Il cambiamento climatico è una delle sfide più urgenti e complesse che l’Europa e il resto del mondo si trovano oggi ad affrontare. Alcune delle sue cause profonde si possono ricondurre ai sistemi industriali attivi in campo alimentare e agricolo, che a livello globale sono responsabili per il 30% circa delle emissioni di gas serra. L’agricoltura industriale aumenta il problema dell’inquinamento e dell’effetto serra, in quanto favorisce da un lato l’allevamento intensivo di capi che rilasciano nell’atmosfera enormi quantitativi di sostanze inquinanti dall’altro uno spreco alimentare che ogni anno concerne circa 1,3 miliardi di tonnellate di commestibili, pari a un terzo di tutto il cibo prodotto nel mondo.
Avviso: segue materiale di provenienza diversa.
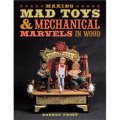 Making Mad Toys & Mechanical Marvels in Wood [平裝] (在瘋狂的玩具製作原木,機械奇蹟)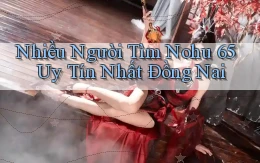 nhiều người tìm nohu 65 uy tín nhất Đồng Nai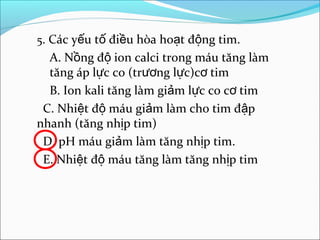 5. Các yếu tố điều hòa hoạt động tim.
  A. Nồng độ ion calci trong máu tăng làm
  tăng áp lực co (trương lực)cơ tim
  B. Ion kali tăng làm giảm lực co cơ tim
 C. Nhiệt độ máu giảm làm cho tim đập
nhanh (tăng nhịp tim)
 D. pH máu giảm làm tăng nhịp tim.
 E. Nhiệt độ máu tăng làm tăng nhịp tim
 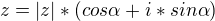 $z = |z|*(cos \alpha + i * sin \alpha)$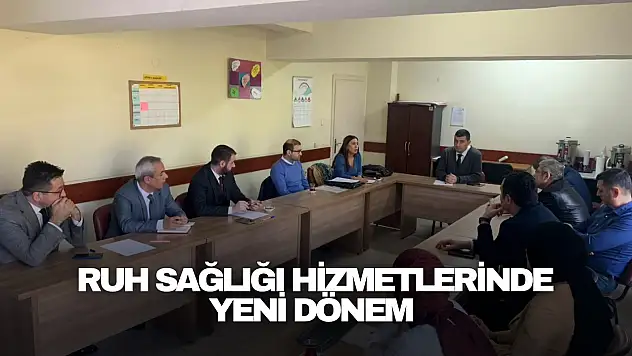 Ruh Sağlığı Hizmetlerinde Yeni Dönem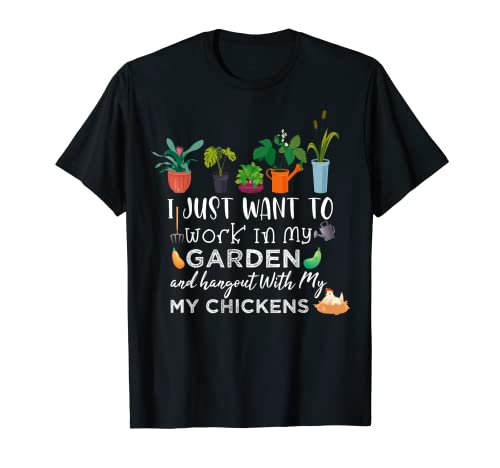 Pollo divertido para hombres y mujeres Jardinería Amantes del pollo Jardín Camiseta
Slow Food ritiene che la lotta contro il cambiamento climatico esiga una presa di distanza dall’agricoltura industriale per favorire una diversificazione dei sistemi agroecologici del cibo. L’agroecologia è infatti meno vincolata ai combustibili fossili e adotta tecniche studiate per mantenere umidità e CO2 nei suoli, prevenire l’erosione, gestire in modo efficiente le risorse idriche e rallentare la desertificazione. Slow Food sostiene inoltre obiettivi più ambiziosi per la riduzione degli sprechi alimentari a tutti i livelli della catena alimentare.

 

 

Gli sprechi alimentari hanno raggiunto proporzioni spaventose: addirittura un terzo di tutto il cibo prodotto nel mondo va perduto senza essere consumato.

Nell’emisfero settentrionale vengono prodotti e acquistati alimenti in eccesso che spesso finiscono nella spazzatura perfino prima di avere raggiunto la data di scadenza. Secondo i dati forniti dalla Fao, il volume di cibo sprecato ogni anno si aggira in media sui 280-300 chilogrammi pro capite, calcolati su tutte le fasi della produzione: dalla raccolta alla lavorazione e alla distribuzione, fino alle nostre cucine.

Nel Sud del mondo, invece, gli sprechi alimentari dipendono dalla carenza di infrastrutture adeguate, luoghi di stoccaggio e sistemi di trasporto. Ma va perduto anche il cibo utilizzato come materia prima per biocarburanti, biogas e foraggi animali, in competizione con il consumo umano. In alcune parti del pianeta questa competizione risulta notevolmente sbilanciata in favore degli interessi degli speculatori e dell’agribusiness.

Gli sprechi alimentari non rappresentano soltanto un importante problema etico, ma comportano inevitabilmente uno stress superfluo per le risorse naturali del pianeta. Sovrapproduzione significa utilizzare più energia e più materie prime del necessario. Gli sprechi alimentari sono responsabili del 5% circa delle emissioni di CO2 che contribuiscono al riscaldamento globale e la quota sale al 20% per quanto riguarda le pressioni sulla biodiversità. Almeno il 30% dei terreni agricoli viene sfruttato per produrre cibo che non giungerà mai a destinazione, utilizzando un volume di acqua (definito come consumo di acque di superficie e di profondità) pari a circa 250 chilometri cubici l’anno: tre volte il lago Lemano.

Il triste paradosso è che gli sprechi si moltiplicano a ogni anello della catena di fornitura mentre sul pianeta un miliardo di persone patisce la fame. È il sintomo più evidente di un sistema distorto e non sostenibile sul lungo termine che tratta il cibo come una merce, spogliandolo di tutti i suoi valori culturali, sociali e ambientali.

Slow Food, di conseguenza, lavora per restituire al cibo la sua centralità, tanto nella sfera personale quanto in quella pubblica, dimostrando il suo valore inestimabile in termini economici, ambientali, sociali e culturali. Gli sprechi di cibo sono inaccettabili e la lotta contro questo fenomeno è uno degli aspetti fondanti della missione di Slow Food.